# iCost
iCost is a Python library for instance-level cost-sensitive learning, fully compatible with scikit-learn. It extends traditional cost-sensitive classification by dynamically adjusting sample costs based on instance complexity. Multiple strategies have been incorporated into the algorithm, and it works with any scikit-learn classifier that supports sample_weight.
### Requirements:
[](https://www.python.org/downloads/)
[](https://scikit-learn.org/stable/)
[](https://numpy.org/)
[](https://pandas.pydata.org/)


### Key Features:
- Support for any scikit-learn compatible classifier as the base model.

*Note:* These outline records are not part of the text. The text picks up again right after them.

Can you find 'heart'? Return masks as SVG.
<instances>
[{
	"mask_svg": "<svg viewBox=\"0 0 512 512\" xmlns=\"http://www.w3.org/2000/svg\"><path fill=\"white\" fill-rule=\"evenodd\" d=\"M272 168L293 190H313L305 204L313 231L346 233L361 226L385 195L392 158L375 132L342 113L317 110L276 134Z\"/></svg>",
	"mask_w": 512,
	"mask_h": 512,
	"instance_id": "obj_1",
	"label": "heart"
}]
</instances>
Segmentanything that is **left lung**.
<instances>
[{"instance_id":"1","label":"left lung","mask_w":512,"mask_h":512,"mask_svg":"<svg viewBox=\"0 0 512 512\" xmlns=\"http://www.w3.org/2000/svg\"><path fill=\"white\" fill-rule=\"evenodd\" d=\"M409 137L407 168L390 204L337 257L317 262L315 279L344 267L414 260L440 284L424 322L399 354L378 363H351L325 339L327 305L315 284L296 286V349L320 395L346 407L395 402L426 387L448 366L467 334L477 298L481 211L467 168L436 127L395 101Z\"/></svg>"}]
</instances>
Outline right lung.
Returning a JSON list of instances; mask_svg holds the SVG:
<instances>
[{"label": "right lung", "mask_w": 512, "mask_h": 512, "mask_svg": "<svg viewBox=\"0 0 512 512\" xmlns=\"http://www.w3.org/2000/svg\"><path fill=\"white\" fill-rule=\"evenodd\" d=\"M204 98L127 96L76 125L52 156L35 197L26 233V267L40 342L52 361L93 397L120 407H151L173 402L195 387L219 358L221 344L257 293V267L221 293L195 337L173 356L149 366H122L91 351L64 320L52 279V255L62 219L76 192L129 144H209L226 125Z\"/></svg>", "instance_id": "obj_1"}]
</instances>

- Multiple strategies for cost-sensitive learning:
-- ncs → no cost (baseline).
-- org → original sklearn-style cost-sensitive (all minority weighted by imbalance ratio).

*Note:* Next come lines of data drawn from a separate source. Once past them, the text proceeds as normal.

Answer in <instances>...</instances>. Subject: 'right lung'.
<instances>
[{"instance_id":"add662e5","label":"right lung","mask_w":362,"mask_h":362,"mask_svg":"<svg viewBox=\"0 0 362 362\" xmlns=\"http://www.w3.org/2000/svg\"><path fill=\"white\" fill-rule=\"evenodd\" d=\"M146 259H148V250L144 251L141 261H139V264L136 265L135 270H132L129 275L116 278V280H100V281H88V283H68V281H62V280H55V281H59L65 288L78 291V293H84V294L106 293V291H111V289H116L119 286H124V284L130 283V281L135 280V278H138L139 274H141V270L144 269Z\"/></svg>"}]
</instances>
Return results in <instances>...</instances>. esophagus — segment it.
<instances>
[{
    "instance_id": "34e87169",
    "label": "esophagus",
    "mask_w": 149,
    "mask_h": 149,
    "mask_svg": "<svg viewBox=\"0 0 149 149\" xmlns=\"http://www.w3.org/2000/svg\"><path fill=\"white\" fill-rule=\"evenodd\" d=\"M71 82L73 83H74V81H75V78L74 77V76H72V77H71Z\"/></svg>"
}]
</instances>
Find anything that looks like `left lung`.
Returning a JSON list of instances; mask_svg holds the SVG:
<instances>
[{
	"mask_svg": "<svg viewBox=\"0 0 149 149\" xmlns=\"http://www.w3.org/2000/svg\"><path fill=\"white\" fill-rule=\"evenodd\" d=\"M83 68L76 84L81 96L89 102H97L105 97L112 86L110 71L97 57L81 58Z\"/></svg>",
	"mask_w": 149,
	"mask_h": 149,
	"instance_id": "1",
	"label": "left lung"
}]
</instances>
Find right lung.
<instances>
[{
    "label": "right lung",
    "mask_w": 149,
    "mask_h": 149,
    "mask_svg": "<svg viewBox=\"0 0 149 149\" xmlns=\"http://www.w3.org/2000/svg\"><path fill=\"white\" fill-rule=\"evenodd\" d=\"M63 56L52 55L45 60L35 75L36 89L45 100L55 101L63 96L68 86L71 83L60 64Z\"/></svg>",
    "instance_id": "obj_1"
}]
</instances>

-- mst → MST-based linked vs. pure minority categorization.
-- neighbor → neighbor-based categorization with three sub-modes.
- Neighbor-based categorization (5-NN):
-- Mode 1 → safe, pure, border.
-- Mode 2 → safe, border, outlier.
-- Mode 3 → fine-grained categories g1–g6 with user-defined penalties.

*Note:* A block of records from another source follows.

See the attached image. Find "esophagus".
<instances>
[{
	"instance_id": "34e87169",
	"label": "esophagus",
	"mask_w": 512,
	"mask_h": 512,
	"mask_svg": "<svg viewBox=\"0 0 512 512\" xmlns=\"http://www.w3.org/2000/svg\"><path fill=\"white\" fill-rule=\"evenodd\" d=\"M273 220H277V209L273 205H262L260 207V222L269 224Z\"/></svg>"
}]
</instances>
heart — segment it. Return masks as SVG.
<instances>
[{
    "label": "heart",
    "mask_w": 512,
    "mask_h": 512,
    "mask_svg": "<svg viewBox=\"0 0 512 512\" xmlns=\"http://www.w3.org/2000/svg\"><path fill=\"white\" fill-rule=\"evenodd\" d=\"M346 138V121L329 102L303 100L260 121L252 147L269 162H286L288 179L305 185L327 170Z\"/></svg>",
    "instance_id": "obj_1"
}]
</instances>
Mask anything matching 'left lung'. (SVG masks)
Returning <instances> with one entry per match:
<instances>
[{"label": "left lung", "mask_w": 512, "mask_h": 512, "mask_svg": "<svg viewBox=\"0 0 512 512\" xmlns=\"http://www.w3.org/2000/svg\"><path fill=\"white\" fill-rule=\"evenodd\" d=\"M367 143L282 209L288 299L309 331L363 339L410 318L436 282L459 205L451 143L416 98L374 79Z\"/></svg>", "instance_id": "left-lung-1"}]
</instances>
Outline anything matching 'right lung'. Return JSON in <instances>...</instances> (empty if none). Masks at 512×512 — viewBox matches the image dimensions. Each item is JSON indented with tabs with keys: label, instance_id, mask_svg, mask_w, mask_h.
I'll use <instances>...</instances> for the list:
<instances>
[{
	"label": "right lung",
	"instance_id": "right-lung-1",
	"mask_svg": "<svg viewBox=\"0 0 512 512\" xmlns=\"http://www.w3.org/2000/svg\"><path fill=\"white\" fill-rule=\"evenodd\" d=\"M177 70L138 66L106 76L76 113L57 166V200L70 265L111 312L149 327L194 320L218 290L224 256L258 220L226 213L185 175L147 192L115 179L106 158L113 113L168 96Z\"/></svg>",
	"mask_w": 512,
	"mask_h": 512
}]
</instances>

- Utility function: categorize_minority_class for direct analysis of minority-class samples.
## Synopsis
The standard weighted classifier applies an increased weight to all the minority class misclassifications in imbalanced classification tasks. This approach is available in the standard implementation of the sklearn library.
However, there is an issue. Should the same weight be applied to all the minority class samples indiscriminately? Some minority class samples are closer to the decision boundary (difficult to identify), while some samples are far way from the border (easy to classify). There are also some instances that are noisy, completely surrounded by instances from the majority class. Now, applying the same higher misclassification cost to all the minority-class samples is unjustifiable. It distorts the decision boundary significantly, resulting in more misclassifications.
The proposed solution is to apply the cost to only certain samples or apply different costs depending on their level of difficulty. This improves the prediction performance in different imbalanced scenarios.
For more information, please refer to the following paper:
### Paper
arxiv: https://doi.org/10.48550/arXiv.2409.13007
The paper is currently under review.
## Installation
[](https://pypi.org/project/icost/)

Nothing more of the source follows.